5. Run your linear regression model

To run your model
1. Instantiate the model class, model = LinearReg()
2. Run model.fit() with $(X, y)$ as arguments
3. Run $\hat{y}$ = model.predict() with $X$ as argument
4. Compare the predictions to the target with model.rmse(y, $\hat{y})$ . What is the rmse value?

PART B

Well, we have some bugs in our code and this next section will help to fix that. Linear regression models usually have a zeroth parameter, $\theta_0$ which helps to model the "bias" and gives an extra degree of freedom to the model. To fix this, we do the following.
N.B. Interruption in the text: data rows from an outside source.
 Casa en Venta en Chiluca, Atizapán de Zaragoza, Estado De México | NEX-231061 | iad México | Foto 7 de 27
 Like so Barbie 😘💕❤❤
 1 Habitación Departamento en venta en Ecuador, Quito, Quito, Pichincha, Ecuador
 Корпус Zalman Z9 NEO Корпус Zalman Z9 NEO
5. Create a function, called **"add_ones"** which takes in $X$ and returns an augmented version where 1s have been concatenated with X. This implies that a new column is added to $X$ which contain ones. Call this new augmented data, $X_{new}$. The function should return $X_{new}$. Note that $X_{new}$ has one column more than $X$.
6. Edit your fit method **to add ones** to $X$ to make $X_{new}$ before computing $\theta$ in your code.
7. Now, calculate the $MSE$ for your predictions using this $X_{new}$. 
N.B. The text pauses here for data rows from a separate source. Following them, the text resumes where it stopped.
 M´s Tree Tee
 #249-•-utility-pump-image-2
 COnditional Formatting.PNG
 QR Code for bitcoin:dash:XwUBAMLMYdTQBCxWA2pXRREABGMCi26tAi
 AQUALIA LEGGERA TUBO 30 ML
- Is it better than the previous MSE you got? Give any reason why it is better or not better.

In [None]:
import numpy as np
class LinearReg:
  '''
  class for Linear Regression Model
  '''
  def fit(self,X,y):
    '''
    X :These are the input features
    y : These are the corresponding y values of X
    firstpart :X transpose times X
    firstpart_result : inverse of firstpart
    second : X transpose y
    theta :dot product firstpart_result and second
    
    '''
    X=np.array(X)
    y=np.array(y)
    firstpart=np.dot(X.T,X)#X transpose * X
    firstpart_result =np.linalg.inv(firstpart)#inverse above answer
    second=np.dot(X.T,y)#X transpose * y
    self.theta= np.dot(firstpart_result,second) # combinne all above to get theta
    return self.theta


  def predict(self,X):
    '''
    Takes in features and gives out predictions
    '''

    X=np.array(X)
    result =np.dot(X,self.theta)
    return result


  def mse(self,y_true,y_pred):
    '''
    takes in actual labela snd predictions and computes the error
    '''
    n = y_true.shape[0]
    return (1/n*(np.sum(y_true-y_pred)**2))

  def add_ones(self,X):
    '''
    Adds a column of ones
    '''
    X=np.array(X)
    X_new=np.c_[np.ones(X.shape[0]),X]
    return X_new



In [None]:
A=LinearReg()

In [None]:
new_X=A.add_ones(X)

In [None]:

z=A.fit(new_X,y)

In [None]:
res2=A.predict(new_X)

In [None]:
error=A.mse(y,res2)

In [None]:
error

4.2756838983055925e-28

In [None]:
round(error,5)

0.0

**Conclussion**

The new mse is far better than the previous mse.This is because we added the vector of ones(new column) which acts as a fake feature that helped us find the intercept unlike in our first step only where  the parameters associated with the features were returned.